Induced pluripotent cells (IPS)
The report states: "in 2006-2007, new data have disrupted the landscape by describing a third source of stem cells which come from the reprogramming of adult somatic cells: the induced pluripotent stem cells – iPS, discovered by Pr Shinya Yamanaka. Despite the short time, these cells appear to have the same properties as CSEh, which explains the major interest they give rise in therapeutics, and this especially as, not coming from embryonic source, they are not subject to the same regulation and do create ethical problem
1.
Despite these advances on cord blood and adult stem cells, acclaimed by the international scientific community, the Agency of Biomedicine carries on stating: "the adult stem cells are rare, most of them accessible with difficulty on a prospective way and amplifiable with difficulty. They have a potential generally limited to the tissue which shelters them, what restricts their therapeutic use. Data suggesting the existence of “pluripotent” ASC with a potential quite similar to that of HESC, in particular in the cord blood, are extremely debated".

The future of the authorisations?
The scientific publications dedicated to promising results of adult stem cells multiply. For Jean-Claude Ameisen, chairman of the ethical committee of Inserm, "Yamanaka’s work proves that it is possible to reprogram ordinary stem cells and shows that the plasticity of cells is greater that we thought. With this technique, we cannot say anymore: There is no mean to do differently (than the research on the embryo, editor’s note)”.

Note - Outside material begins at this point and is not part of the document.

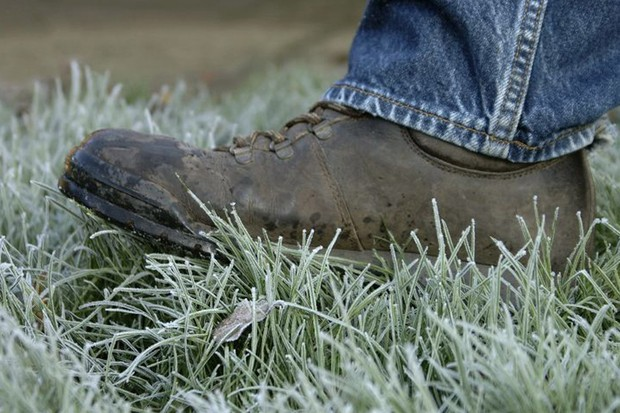 Protecting plants in winter - walking on grass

Are the performances of these adult cells, whether they come from cord blood or called induced (IPS cells), not liable to challenge the authorisations of research on embryo? Indeed, these are only authorised, on an exceptional basis, “when they are susceptible to allow major therapeutic advances and on condition that they cannot be followed by an alternative method of comparable effectiveness”. The next bioethics law will have to answer this question.

1 – On these major scientific advances and more particularly on Yamanaka’s works on iPS capable of differentiate in several types of human cells, see Gènéthique No 90 and No 96.